• Brano del documento:

Orbene, si sentiva la mancanza dell'ennesimo prodotto sul soggetto "Arrivare a te", tanti più che era già stato posto in visione 13 anni prima un Live Action?
Premesso che ho solo visto l'anime (first e second season) e che non sono riuscito a reperire in rete informazioni sulla logica retrostante la produzione da parte del colosso del mondo streaming, mi limito a esprimere qualche considerazione sull'opera che a differenza del precedente Live Action (film di oltre 2 ore) è stata sviluppata come una serie vera e propria di 12 episodi.
I confronti, purtroppo, non sono in grado di poterli esprimere, sebbene il vecchio Live Action era stato apprezzato più per le capacità recitative degli attori e per la loro fisionomia azzeccata rispetto ai personaggi dell'anime che per lo sviluppo della trama: ridurre un'opera "corposa" ed estremamente diluita tra equivoci, tira e molla, indecisioni continue, fraintendimenti, incidenti di percorso, ecc come "Kimi ni todoke" in sole 2 ore è un'impresa titanica. Se, da quanto ho letto, il primo Live Action è comunque stato apprezzato, significa che la produzione è comunque riuscita a fare centro, sebbene erano gli anni in cui l'opera era sugli scudi...

Ho iniziato la recensione con il verbo "riesumare": così di primo acchito, mi è sembrata un'operazione che denota mancanza di fantasia e coraggio, un po' ispirata al "meglio l'usato sicuro e garantito" piuttosto che provare con qualche opera non ancora sfruttata o trasposta in serie. Concedo l'attenuante che il nuovo live action sviluppa in modo più ampio la storia in modo da rendere un po' meglio la trama e i personaggi. E per farlo ingaggia anche un discreto cast di attori, perlomeno per i protagonisti Sawako e Shota, rispettivamente Sara Minami e Ouji Suzuka (che nonostante la mia scarsa esperienza in dorama l'ho già trovato nella serie "Horimiya" e "Silent").
La prima è una modella che in parallelo ha sviluppato anche la carriera di attrice interpretando svariati film e serie fin dal 2016, vicendo ben due premi nel 2018 e nel 2019 come miglior artista esordiente con il film "Shino Can't Say Her Name".
Il secondo ha già un'ampia partecipazioni a live action, film e programmi TV fin dalla fine dello scorso decennio e come già scritto l'ho potuto apprezzare in Hoimyia e Silent.
Prima impressione sui due attori e sugli altri attori dei personaggi non protagonisti? Mi sono sembrati, a differenza di quelli utilizzati nel precedente live action, un po' troppo "adulti". Stiamo parlando comunque di ragazzi di 21 e 23 anni, ma, pur truccati in modo da renderli un pelo più giovani, sembrano più grandi anche se recitano tutto sommato bene.
Sara Minami, truccata in modo da sembrar avere un viso più spigoloso e magro (come la Sawako del manga), sembra centrata. E anche a livello recitativo riesce a rendere la timidezza e l'ingenuità del personaggio: lo sguardo perennemente abbassato e i silenzi prolungati sono snervanti ma appropriati al personaggio che poi evolve durante la serie diventando più sicura e determinata. L'attrice riesce a rendere anche questa evoluzione positiva.

• Istruzioni:
Traduci in inglese questa frase presa dalla recensione qui sopra: "Concedo l'attenuante che il nuovo live action sviluppa in modo più ampio la storia in modo da rendere un po' meglio la trama e i personaggi."

• Blocco di dati:
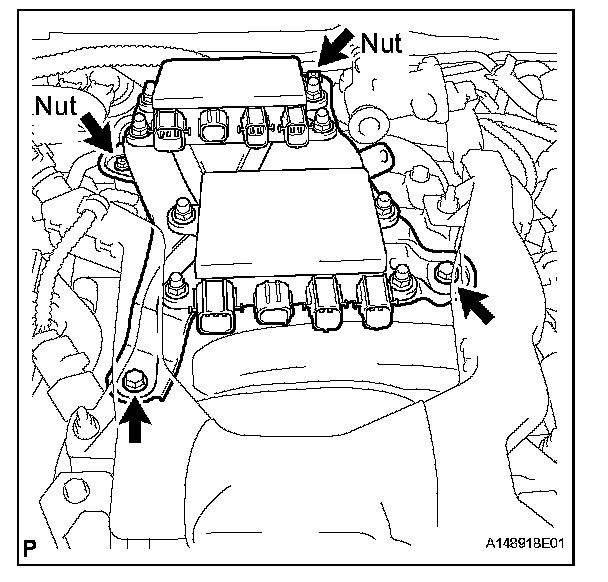 Nut
Nut
P
A148918E01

• Risultato dell'esercizio:
I grant the mitigating factor that the new live action develops the story more extensively, so as to render the plot and the characters somewhat better.